By Diane Y. Welch
Zandra Rhodes of Del Mar is a legendary fashion and textile designer, who, for over four decades has made her mark on the world of fashion through her unique diaphanous, hand-screened fabric couture.
Rhodes was recently bestowed with a great honor in her native England (where she continues to live and work part-time) when she was installed as Chancellor of the University for the Creative Arts.
It was a grand, ceremonial affair, said Rhodes, with the pomp and dignity that is a hallmark of England's regal pedigree. To be in step with this nobility, Rhodes designed her own ceremonial robes, reminiscent of the fashions of King Henry VIII, which were then tailored by English robe makers Ede and Ravenscroft.
The chancellor is traditionally expected to don elaborate regalia befitting the high office, "but rather than opt for the traditional black, I used bright magenta and green, with a cap to match," said Rhodes, whose pink hair is her trademark feature, only secondary to her bright personality. "As this honor is usually for distinguished VIPs with lengthy histories, I really should have gray hair, but then no one would recognize me, so I'm not going to change it."

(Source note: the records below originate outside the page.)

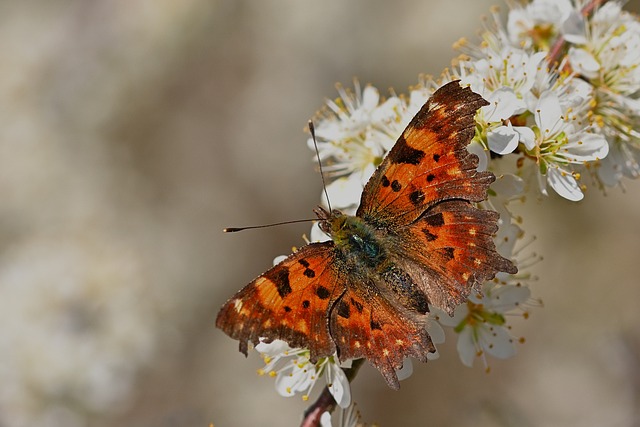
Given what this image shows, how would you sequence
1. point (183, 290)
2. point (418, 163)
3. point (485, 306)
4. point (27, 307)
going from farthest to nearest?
point (183, 290) → point (27, 307) → point (485, 306) → point (418, 163)

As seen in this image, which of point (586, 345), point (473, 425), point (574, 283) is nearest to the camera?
point (473, 425)

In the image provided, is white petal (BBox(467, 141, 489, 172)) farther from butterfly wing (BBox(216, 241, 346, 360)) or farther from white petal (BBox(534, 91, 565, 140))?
butterfly wing (BBox(216, 241, 346, 360))

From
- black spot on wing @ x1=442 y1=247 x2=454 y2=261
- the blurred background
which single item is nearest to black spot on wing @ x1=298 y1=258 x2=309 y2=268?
black spot on wing @ x1=442 y1=247 x2=454 y2=261

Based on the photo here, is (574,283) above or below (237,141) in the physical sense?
below

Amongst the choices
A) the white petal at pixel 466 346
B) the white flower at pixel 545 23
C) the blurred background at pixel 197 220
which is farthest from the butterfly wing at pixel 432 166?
the blurred background at pixel 197 220

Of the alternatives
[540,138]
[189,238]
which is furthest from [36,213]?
[540,138]

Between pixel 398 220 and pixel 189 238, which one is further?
pixel 189 238

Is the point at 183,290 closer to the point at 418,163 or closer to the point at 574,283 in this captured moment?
the point at 574,283
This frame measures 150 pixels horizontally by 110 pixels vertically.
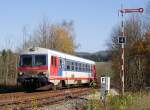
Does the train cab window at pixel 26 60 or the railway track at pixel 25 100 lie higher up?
the train cab window at pixel 26 60

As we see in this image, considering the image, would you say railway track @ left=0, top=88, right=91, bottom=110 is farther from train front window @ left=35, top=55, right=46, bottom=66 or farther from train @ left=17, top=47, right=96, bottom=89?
train front window @ left=35, top=55, right=46, bottom=66

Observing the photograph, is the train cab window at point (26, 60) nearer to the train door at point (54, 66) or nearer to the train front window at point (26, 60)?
the train front window at point (26, 60)

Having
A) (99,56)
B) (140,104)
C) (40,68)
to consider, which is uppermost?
(99,56)

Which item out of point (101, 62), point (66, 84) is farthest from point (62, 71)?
point (101, 62)

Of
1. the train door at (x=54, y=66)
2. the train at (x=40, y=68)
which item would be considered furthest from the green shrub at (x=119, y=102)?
the train door at (x=54, y=66)

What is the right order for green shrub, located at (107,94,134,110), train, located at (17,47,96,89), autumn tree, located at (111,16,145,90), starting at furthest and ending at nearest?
autumn tree, located at (111,16,145,90) < train, located at (17,47,96,89) < green shrub, located at (107,94,134,110)

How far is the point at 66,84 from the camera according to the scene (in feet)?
112

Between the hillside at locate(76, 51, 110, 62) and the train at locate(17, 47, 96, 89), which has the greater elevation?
the hillside at locate(76, 51, 110, 62)

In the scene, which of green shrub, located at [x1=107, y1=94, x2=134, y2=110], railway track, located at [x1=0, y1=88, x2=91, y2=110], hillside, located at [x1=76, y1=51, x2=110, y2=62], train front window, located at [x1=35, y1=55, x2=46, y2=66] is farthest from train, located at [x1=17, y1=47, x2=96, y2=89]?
hillside, located at [x1=76, y1=51, x2=110, y2=62]

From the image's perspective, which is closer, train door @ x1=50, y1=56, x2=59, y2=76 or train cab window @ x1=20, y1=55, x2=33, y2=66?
train door @ x1=50, y1=56, x2=59, y2=76

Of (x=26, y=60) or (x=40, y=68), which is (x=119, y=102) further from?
(x=26, y=60)

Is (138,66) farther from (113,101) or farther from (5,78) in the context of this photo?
(113,101)

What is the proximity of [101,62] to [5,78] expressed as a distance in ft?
92.1

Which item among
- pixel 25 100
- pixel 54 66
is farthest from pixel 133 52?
pixel 25 100
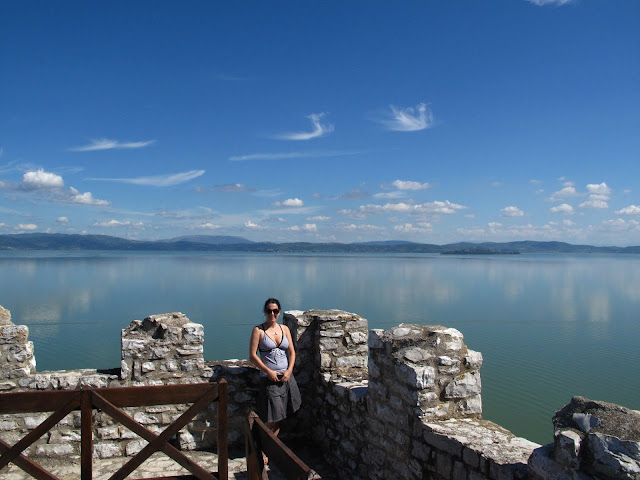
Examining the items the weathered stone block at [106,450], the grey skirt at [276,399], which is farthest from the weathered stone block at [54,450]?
the grey skirt at [276,399]

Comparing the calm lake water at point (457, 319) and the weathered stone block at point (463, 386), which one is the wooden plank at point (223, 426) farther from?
the calm lake water at point (457, 319)

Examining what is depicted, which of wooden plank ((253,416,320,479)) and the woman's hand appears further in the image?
the woman's hand

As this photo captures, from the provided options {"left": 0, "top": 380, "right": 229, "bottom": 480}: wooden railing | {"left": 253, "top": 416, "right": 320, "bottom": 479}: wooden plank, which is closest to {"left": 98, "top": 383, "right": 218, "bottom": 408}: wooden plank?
{"left": 0, "top": 380, "right": 229, "bottom": 480}: wooden railing

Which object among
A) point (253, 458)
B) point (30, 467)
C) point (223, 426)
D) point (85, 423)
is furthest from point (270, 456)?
point (30, 467)

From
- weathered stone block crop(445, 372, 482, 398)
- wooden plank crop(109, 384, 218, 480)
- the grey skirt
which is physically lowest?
the grey skirt

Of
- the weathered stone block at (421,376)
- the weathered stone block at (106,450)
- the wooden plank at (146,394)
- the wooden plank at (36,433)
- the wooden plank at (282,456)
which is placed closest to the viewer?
the wooden plank at (282,456)

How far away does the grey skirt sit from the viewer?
5309mm

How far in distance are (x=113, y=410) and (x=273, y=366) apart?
2178 mm

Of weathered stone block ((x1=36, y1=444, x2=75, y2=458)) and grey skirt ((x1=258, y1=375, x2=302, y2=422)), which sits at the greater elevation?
grey skirt ((x1=258, y1=375, x2=302, y2=422))

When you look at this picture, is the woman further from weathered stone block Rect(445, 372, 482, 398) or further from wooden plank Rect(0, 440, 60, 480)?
wooden plank Rect(0, 440, 60, 480)

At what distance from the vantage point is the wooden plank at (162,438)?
3.46 m

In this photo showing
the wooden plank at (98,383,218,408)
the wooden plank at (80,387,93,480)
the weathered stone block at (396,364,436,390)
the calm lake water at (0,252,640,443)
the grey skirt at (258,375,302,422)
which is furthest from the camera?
the calm lake water at (0,252,640,443)

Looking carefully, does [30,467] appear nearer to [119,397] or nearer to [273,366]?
[119,397]

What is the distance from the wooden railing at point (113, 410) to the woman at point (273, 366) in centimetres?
153
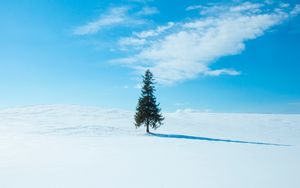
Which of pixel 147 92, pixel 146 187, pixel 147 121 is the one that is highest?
pixel 147 92

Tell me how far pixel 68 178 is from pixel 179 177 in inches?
154

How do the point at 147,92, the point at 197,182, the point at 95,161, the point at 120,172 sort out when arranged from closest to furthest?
the point at 197,182 < the point at 120,172 < the point at 95,161 < the point at 147,92

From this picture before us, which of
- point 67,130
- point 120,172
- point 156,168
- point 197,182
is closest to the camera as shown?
point 197,182

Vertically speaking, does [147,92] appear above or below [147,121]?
above

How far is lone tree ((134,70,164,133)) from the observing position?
120 ft

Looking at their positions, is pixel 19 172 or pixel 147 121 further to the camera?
pixel 147 121

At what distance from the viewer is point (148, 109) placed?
36.9 metres

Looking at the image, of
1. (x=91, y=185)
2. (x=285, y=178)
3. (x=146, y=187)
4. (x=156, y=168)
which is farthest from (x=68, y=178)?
(x=285, y=178)

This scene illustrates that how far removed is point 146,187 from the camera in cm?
837

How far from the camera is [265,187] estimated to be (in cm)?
854

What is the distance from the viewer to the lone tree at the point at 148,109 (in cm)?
3650

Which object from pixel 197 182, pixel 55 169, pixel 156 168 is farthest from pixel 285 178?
pixel 55 169

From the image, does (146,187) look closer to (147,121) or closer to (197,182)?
(197,182)

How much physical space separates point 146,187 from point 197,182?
1841 mm
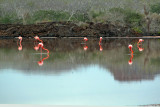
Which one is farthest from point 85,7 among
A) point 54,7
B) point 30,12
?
point 30,12

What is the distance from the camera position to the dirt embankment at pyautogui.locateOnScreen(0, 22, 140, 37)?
3534 cm

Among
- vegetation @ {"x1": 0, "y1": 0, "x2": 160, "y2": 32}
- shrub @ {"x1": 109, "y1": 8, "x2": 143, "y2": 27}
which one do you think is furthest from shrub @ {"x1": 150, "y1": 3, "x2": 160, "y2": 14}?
shrub @ {"x1": 109, "y1": 8, "x2": 143, "y2": 27}

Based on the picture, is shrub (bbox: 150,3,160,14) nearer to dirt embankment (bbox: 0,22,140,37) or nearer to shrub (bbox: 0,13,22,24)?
dirt embankment (bbox: 0,22,140,37)

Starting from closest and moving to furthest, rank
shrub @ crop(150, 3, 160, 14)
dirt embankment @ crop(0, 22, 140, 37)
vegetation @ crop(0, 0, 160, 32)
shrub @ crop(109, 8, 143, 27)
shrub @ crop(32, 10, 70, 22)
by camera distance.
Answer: dirt embankment @ crop(0, 22, 140, 37)
shrub @ crop(109, 8, 143, 27)
vegetation @ crop(0, 0, 160, 32)
shrub @ crop(32, 10, 70, 22)
shrub @ crop(150, 3, 160, 14)

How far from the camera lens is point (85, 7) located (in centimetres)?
5284

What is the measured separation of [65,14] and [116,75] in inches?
1638

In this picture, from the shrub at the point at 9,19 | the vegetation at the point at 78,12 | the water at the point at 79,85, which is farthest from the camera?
the shrub at the point at 9,19

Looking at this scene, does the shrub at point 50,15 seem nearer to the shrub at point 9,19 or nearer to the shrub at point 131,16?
the shrub at point 9,19

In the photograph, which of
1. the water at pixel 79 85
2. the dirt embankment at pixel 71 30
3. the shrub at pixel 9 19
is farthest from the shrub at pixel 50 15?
the water at pixel 79 85

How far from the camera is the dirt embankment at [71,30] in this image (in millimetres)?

The proceedings, which took place on May 6 at the historic Banqueting House in London, began with a trumpet fanfare that ushered in a procession of dignitaries, headed by the university's Vice-Chancellor Elaine Thomas and Chairman of the Board of Governors Loyd Grossman.
Several hundred people sat in the audience to witness the historic event.
In his speech Grossman said of Rhodes, "Zandra is one of the world's most recognizable, distinguished and exciting designers. Her career has been built upon the foundations of hard work and determination which we believe will help inspire and motivate our students to succeed in their chosen careers."
After the speeches, Rhodes entered the hall preceded by the University Secretary who carried the ceremonial mace. "I felt like the Queen," Rhodes quipped. "They gave me a massively wonderful coronation complete with trumpeters on the balcony!"
UCA was accredited as a university in May 2008 when several arts colleges around the country were combined. At the same time, the search for chancellor, who serves as a ceremonial figurehead for the awarding of degrees, began. Rhodes is its first designated chancellor.
"It quickly became clear that the ideal candidate would be found among the ranks of our own alumni," explained Thomas.
Rhodes received a phone call about a year ago inquiring if she had an interest in the philanthropic role. "I was extremely honored to be offered this opportunity, which is typically given to very high level people," said Rhodes modestly. For example, Princess Anne serves as Chancellor of the University of London, and actress Diana Rigg is the Chancellor of the University of Stirling, said Rhodes.
Following the installation there was a buffet reception attended by several alumni from the Medway College of Design, one of the five founder institutions of UCA, where Rhodes first studied. Her mother also taught there.
"Half of the alumni there were from my class of 1959," said Rhodes, "it was a tremendous reunion, even though I couldn't recognize anyone. We've all changed."
Her sister and brother-on-law, Beverly and David Hayden accompanied Rhodes.
UCA has campuses in Canterbury, Epsom, Farnham, Maidstone and Rochester, and is one of Europe's largest specialist universities of art, design, architecture, media and communication, according to the university prospectus. It serves 7,000 students annually with a wide range of arts courses, which include graphic and media design, the literary arts, fashion design and the fine arts.
Each year to come, Rhodes will officiate at the degree ceremonies. In May, she congratulated about 800 students from two of the campuses as she handed out their degrees in her new role as chancellor. "And I shook about 800 hands!" she laughed.